Lake Gregory is a reservoir in the San Bernardino National Forest of the San Bernardino Mountains in San Bernardino County, California. The lake and the surrounding area make up the Lake Gregory Regional Park adjacent to Crestline, California.

The area, originally known as Houston Flat, was developed by and named for its developer, Redlands citrus grower Arthur Gregory, Sr. Gregory bought and developed land in an area known today as Valley of the Moon. He erected a sawmill at Valley of the Moon to cut wood for crating his "Orange Blossom" brand of citrus fruit. Gregory was also instrumental in creating the Crest Forest County Water District (CFCWD), which, in turn, was necessary to acquire federal aid in order to develop the area. Although the lake is in Crestline proper, Crestline is not a part of the Crest Forest District, but rather the Crestline Water District, which purchases water from CFCWD.

Work began in 1937 under a Works Progress Administration (WPA) grant to dam the east and west forks of Houston Creek, whose waters drained into tributaries of the Mojave River, thereby "going to waste". The project was nearly completed by March 1938, but federal funds had run out.

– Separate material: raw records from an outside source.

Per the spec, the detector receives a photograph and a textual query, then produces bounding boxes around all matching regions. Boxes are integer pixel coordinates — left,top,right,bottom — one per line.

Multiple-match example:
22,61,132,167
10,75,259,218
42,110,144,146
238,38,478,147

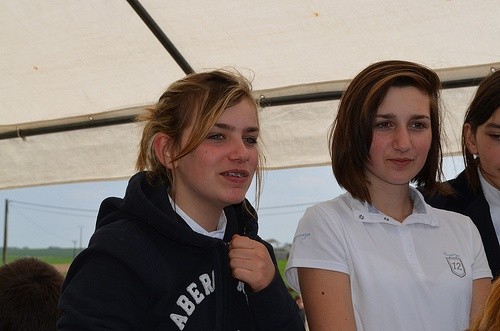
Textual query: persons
284,60,500,331
57,71,305,331
0,258,65,331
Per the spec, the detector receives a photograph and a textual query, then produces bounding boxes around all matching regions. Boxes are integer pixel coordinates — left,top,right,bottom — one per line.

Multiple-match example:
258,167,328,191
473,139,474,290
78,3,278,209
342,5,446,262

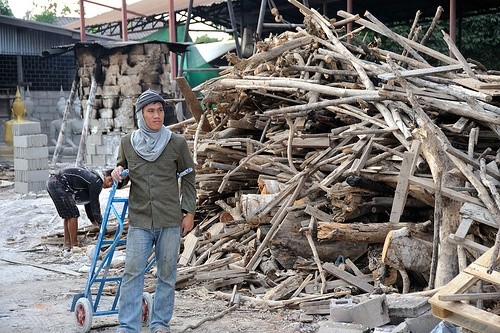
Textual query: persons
46,168,124,251
111,90,196,333
4,85,85,155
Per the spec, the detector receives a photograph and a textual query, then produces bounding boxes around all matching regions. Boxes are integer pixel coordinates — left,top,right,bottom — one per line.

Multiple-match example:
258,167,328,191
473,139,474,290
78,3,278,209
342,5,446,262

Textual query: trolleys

Gregory financed the completion of the project, lending money to the district for the completion. The eventual cost was US$225,000, of which US$160,000 came from the federal government, with the balance funded by the water district.

Heavy rains that March put the dam to its first test. It had been estimated that it would take three years to fill the lake. So heavy were the rains that the lake filled in only three days. An unconfirmed, but plausible urban legend claims that the construction equipment left on the lake bed in 1938 during the rains remains at the bottom of the lake today.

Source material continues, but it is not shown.